## Tugas Anda
Kembalikan bagian pidato pembukaan Rakornas Investasi di bawah tanpa mengubah satu kata pun, mulai dari "Peresmian Pembukaan Rapat" dan terus hingga "asosiasi yang hadir.".

Peresmian Pembukaan Rapat Koordinasi Nasional (Rakornas) Investasi Tahun 2020
Bismillahirrahmanirrahim.
Assalamu’alaikum Warahmatullahi Wabarakatuh,
Selamat pagi,
Salam sejahtera bagi kita semuanya,
Shalom,
Om Swastiastu,
Namo Buddhaya,
Salam Kebajikan.
Yang saya hormati, Pimpinan Lembaga Negara yang hadir;
Yang saya hormati, para Menteri Kabinet Indonesia Maju. Pak Kapolri, Bapak Jaksa Agung, Bapak/Ibu sekalian yang saya hormati, para gubernur, bupati, wali kota;
Yang saya hormati, para Sekda yang hadir dan seluruh Kepala Dinas atau Badan PTSP (Pelayanan Terpadu Satu Pintu) dari seluruh kabupaten, kota, dan provinsi, dari Sabang sampai Merauke, dari Miangas sampai Pulau Rote;
Yang saya hormati para pengusaha, para pelaku usaha, ketua-ketua asosiasi yang hadir.

## Materi yang Ditampilkan
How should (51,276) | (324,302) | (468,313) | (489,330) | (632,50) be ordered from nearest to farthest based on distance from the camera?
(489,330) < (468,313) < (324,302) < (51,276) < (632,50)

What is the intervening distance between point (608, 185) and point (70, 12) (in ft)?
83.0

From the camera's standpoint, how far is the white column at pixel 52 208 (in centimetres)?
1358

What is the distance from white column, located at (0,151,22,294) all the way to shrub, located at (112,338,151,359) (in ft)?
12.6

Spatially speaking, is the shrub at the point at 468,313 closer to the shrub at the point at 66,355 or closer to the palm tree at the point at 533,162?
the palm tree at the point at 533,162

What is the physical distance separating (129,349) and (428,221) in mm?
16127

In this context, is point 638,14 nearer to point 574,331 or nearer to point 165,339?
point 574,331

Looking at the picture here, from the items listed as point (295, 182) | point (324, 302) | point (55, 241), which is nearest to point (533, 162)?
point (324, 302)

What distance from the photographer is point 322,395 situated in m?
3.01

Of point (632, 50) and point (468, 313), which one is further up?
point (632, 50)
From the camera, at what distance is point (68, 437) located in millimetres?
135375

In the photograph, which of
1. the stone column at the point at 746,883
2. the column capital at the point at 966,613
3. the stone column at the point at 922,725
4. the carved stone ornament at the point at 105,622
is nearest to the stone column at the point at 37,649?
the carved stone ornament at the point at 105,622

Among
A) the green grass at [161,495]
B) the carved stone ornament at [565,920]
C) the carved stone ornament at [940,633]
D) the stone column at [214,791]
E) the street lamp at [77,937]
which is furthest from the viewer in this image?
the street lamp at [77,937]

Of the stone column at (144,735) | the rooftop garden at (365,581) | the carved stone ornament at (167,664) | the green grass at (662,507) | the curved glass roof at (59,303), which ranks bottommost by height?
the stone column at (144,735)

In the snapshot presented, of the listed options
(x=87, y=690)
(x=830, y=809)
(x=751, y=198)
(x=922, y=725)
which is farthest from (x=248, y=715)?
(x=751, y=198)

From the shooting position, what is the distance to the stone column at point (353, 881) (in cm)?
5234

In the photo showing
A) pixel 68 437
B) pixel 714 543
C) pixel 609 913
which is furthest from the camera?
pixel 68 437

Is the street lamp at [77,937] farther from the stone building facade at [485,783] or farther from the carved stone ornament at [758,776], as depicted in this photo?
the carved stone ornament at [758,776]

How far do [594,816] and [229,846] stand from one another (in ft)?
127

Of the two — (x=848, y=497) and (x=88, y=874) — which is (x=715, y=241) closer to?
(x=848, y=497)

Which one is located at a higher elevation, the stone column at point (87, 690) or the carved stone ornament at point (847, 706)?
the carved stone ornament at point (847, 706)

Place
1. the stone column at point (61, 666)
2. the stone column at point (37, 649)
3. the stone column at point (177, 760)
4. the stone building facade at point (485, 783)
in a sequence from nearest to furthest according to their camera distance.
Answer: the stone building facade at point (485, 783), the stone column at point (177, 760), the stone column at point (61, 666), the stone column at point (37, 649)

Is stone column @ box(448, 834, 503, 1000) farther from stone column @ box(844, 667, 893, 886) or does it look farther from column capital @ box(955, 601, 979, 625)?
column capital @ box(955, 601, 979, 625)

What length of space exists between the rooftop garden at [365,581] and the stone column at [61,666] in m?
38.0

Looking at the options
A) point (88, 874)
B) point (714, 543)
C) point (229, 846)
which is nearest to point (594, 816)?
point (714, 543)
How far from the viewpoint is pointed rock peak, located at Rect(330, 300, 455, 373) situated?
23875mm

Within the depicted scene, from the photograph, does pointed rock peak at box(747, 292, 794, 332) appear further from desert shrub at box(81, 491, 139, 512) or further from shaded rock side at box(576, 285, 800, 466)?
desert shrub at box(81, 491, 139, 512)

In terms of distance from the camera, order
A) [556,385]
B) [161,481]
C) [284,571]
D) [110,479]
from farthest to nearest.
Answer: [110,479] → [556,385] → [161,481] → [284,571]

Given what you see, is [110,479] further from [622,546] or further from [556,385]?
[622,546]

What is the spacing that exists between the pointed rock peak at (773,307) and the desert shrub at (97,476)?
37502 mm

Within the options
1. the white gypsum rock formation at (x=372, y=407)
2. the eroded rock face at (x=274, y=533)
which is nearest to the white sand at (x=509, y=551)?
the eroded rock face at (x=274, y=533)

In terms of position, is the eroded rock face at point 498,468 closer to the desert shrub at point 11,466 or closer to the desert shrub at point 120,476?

## Jawaban Latihan
Peresmian Pembukaan Rapat Koordinasi Nasional (Rakornas) Investasi Tahun 2020
Bismillahirrahmanirrahim.
Assalamu’alaikum Warahmatullahi Wabarakatuh,
Selamat pagi,
Salam sejahtera bagi kita semuanya,
Shalom,
Om Swastiastu,
Namo Buddhaya,
Salam Kebajikan.
Yang saya hormati, Pimpinan Lembaga Negara yang hadir;
Yang saya hormati, para Menteri Kabinet Indonesia Maju. Pak Kapolri, Bapak Jaksa Agung, Bapak/Ibu sekalian yang saya hormati, para gubernur, bupati, wali kota;
Yang saya hormati, para Sekda yang hadir dan seluruh Kepala Dinas atau Badan PTSP (Pelayanan Terpadu Satu Pintu) dari seluruh kabupaten, kota, dan provinsi, dari Sabang sampai Merauke, dari Miangas sampai Pulau Rote;
Yang saya hormati para pengusaha, para pelaku usaha, ketua-ketua asosiasi yang hadir.